Swiss academic and politician (born 1947)

Ruth Lüthi (née: Affolter; born 14 September 1947) is a Swiss academic and a former politician. She was a member of the Social Democratic Party and headed the public health and social affairs department of the Canton of Fribourg between 1991 and 2006. She was a member of the Council of the Fribourg Canton.

==Early life and education==
She was born in Grenchen, Switzerland, on 14 September 1947. She received her Ph.D. in psychology from the University of Bern in 1990.

==Career==
Following her graduation from university Lüthi worked as a teacher from 1967 to 1978. She was an assistant at the Psychological Institute of the University of Fribourg and then a research associate at the National Fund between 1979 and 1982. In the 1990–1991 academic year Lüthi joined the University of Bern where she worked as a lecturer.
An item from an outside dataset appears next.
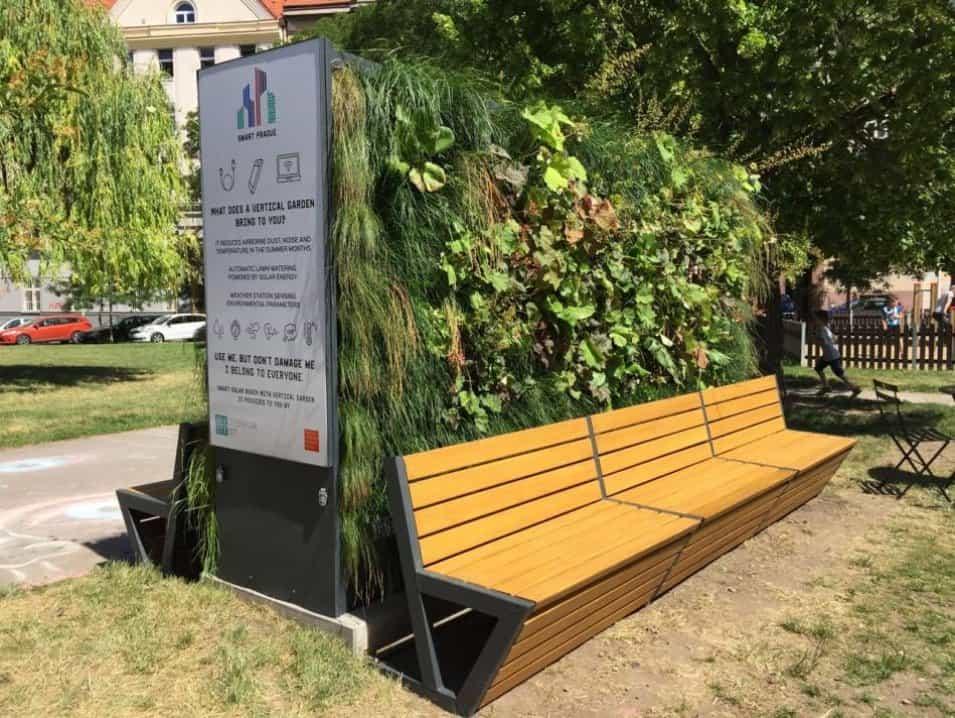 Praha 6 má dvě chytré lavičky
Lüthi was elected to the council of the Canton of Fribourg in 1982. She headed the Social Democratic Party in Fribourg between 1988 and 1991. She was named as the head of the public health and social affairs department in the Canton of Fribourg in 1991 and held post for 15 years until 2006. She was the president of Council of State of Fribourg for three terms in 1996, 2000 and 2005. She became a board member of the Swiss National Bank in 1999. She retired from politics in 2006. In April 2007 she was appointed president of the Federal AHV/IV Commission. The same year she was also made president of the Freiburg International Film Festival. She was the president of the Senate of the University of Freiburg until 2016.

==Personal life==
She was married to Ambros Lüthi who died in 2008. She has been living in Freiburg since 1973.